• Data for this exercise:
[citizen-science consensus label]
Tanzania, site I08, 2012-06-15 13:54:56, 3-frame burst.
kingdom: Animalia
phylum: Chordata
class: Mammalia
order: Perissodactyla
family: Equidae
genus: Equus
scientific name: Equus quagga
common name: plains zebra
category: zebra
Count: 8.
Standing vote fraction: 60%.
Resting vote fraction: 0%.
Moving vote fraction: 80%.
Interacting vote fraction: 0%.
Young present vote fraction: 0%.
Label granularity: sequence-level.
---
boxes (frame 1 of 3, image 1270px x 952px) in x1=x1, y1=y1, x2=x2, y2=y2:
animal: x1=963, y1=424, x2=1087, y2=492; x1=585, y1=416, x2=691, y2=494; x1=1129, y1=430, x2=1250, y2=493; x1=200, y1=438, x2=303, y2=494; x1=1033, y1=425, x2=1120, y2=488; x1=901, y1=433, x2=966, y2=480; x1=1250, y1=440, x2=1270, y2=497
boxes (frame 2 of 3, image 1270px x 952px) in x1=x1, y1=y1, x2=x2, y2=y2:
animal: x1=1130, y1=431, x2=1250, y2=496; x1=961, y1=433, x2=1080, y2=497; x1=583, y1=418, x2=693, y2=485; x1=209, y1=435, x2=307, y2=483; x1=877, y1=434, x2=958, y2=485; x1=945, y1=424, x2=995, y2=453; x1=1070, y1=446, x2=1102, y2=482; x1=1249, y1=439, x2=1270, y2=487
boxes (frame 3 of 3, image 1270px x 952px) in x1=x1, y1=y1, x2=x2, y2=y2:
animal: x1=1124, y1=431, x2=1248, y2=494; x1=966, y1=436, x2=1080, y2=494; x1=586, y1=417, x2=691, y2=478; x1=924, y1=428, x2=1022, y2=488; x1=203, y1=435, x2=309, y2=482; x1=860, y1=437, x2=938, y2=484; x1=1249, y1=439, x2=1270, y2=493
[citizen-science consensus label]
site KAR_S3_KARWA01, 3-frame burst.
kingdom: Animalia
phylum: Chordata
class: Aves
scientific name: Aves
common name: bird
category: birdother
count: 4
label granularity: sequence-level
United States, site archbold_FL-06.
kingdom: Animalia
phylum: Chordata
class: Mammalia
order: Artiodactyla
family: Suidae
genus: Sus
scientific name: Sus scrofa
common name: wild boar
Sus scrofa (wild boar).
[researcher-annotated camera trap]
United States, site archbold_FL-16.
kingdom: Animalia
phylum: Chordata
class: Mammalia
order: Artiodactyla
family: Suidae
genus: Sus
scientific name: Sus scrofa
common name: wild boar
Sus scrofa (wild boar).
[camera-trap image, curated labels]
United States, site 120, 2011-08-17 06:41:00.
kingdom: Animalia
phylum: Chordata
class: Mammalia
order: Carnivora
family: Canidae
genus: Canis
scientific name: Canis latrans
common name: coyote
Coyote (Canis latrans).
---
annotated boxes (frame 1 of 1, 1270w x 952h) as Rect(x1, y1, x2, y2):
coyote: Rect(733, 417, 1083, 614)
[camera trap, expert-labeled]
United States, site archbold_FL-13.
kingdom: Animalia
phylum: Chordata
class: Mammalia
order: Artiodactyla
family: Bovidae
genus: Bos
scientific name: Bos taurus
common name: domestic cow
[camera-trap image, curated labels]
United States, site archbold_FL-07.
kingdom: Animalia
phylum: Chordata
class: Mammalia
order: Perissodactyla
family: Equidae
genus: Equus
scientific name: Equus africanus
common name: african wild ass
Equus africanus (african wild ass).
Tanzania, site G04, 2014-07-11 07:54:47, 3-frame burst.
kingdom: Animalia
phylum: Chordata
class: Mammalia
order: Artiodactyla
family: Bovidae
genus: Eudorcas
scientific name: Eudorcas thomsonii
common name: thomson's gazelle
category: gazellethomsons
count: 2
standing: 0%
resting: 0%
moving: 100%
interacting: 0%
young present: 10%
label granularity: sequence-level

• What is required: Return all of the data above, keeping every line exactly as it appears.

• Exercise solution:
[citizen-science consensus label]
Tanzania, site I08, 2012-06-15 13:54:56, 3-frame burst.
kingdom: Animalia
phylum: Chordata
class: Mammalia
order: Perissodactyla
family: Equidae
genus: Equus
scientific name: Equus quagga
common name: plains zebra
category: zebra
Count: 8.
Standing vote fraction: 60%.
Resting vote fraction: 0%.
Moving vote fraction: 80%.
Interacting vote fraction: 0%.
Young present vote fraction: 0%.
Label granularity: sequence-level.
---
boxes (frame 1 of 3, image 1270px x 952px) in x1=x1, y1=y1, x2=x2, y2=y2:
animal: x1=963, y1=424, x2=1087, y2=492; x1=585, y1=416, x2=691, y2=494; x1=1129, y1=430, x2=1250, y2=493; x1=200, y1=438, x2=303, y2=494; x1=1033, y1=425, x2=1120, y2=488; x1=901, y1=433, x2=966, y2=480; x1=1250, y1=440, x2=1270, y2=497
boxes (frame 2 of 3, image 1270px x 952px) in x1=x1, y1=y1, x2=x2, y2=y2:
animal: x1=1130, y1=431, x2=1250, y2=496; x1=961, y1=433, x2=1080, y2=497; x1=583, y1=418, x2=693, y2=485; x1=209, y1=435, x2=307, y2=483; x1=877, y1=434, x2=958, y2=485; x1=945, y1=424, x2=995, y2=453; x1=1070, y1=446, x2=1102, y2=482; x1=1249, y1=439, x2=1270, y2=487
boxes (frame 3 of 3, image 1270px x 952px) in x1=x1, y1=y1, x2=x2, y2=y2:
animal: x1=1124, y1=431, x2=1248, y2=494; x1=966, y1=436, x2=1080, y2=494; x1=586, y1=417, x2=691, y2=478; x1=924, y1=428, x2=1022, y2=488; x1=203, y1=435, x2=309, y2=482; x1=860, y1=437, x2=938, y2=484; x1=1249, y1=439, x2=1270, y2=493
[citizen-science consensus label]
site KAR_S3_KARWA01, 3-frame burst.
kingdom: Animalia
phylum: Chordata
class: Aves
scientific name: Aves
common name: bird
category: birdother
count: 4
label granularity: sequence-level
United States, site archbold_FL-06.
kingdom: Animalia
phylum: Chordata
class: Mammalia
order: Artiodactyla
family: Suidae
genus: Sus
scientific name: Sus scrofa
common name: wild boar
Sus scrofa (wild boar).
[researcher-annotated camera trap]
United States, site archbold_FL-16.
kingdom: Animalia
phylum: Chordata
class: Mammalia
order: Artiodactyla
family: Suidae
genus: Sus
scientific name: Sus scrofa
common name: wild boar
Sus scrofa (wild boar).
[camera-trap image, curated labels]
United States, site 120, 2011-08-17 06:41:00.
kingdom: Animalia
phylum: Chordata
class: Mammalia
order: Carnivora
family: Canidae
genus: Canis
scientific name: Canis latrans
common name: coyote
Coyote (Canis latrans).
---
annotated boxes (frame 1 of 1, 1270w x 952h) as Rect(x1, y1, x2, y2):
coyote: Rect(733, 417, 1083, 614)
[camera trap, expert-labeled]
United States, site archbold_FL-13.
kingdom: Animalia
phylum: Chordata
class: Mammalia
order: Artiodactyla
family: Bovidae
genus: Bos
scientific name: Bos taurus
common name: domestic cow
[camera-trap image, curated labels]
United States, site archbold_FL-07.
kingdom: Animalia
phylum: Chordata
class: Mammalia
order: Perissodactyla
family: Equidae
genus: Equus
scientific name: Equus africanus
common name: african wild ass
Equus africanus (african wild ass).
Tanzania, site G04, 2014-07-11 07:54:47, 3-frame burst.
kingdom: Animalia
phylum: Chordata
class: Mammalia
order: Artiodactyla
family: Bovidae
genus: Eudorcas
scientific name: Eudorcas thomsonii
common name: thomson's gazelle
category: gazellethomsons
count: 2
standing: 0%
resting: 0%
moving: 100%
interacting: 0%
young present: 10%
label granularity: sequence-level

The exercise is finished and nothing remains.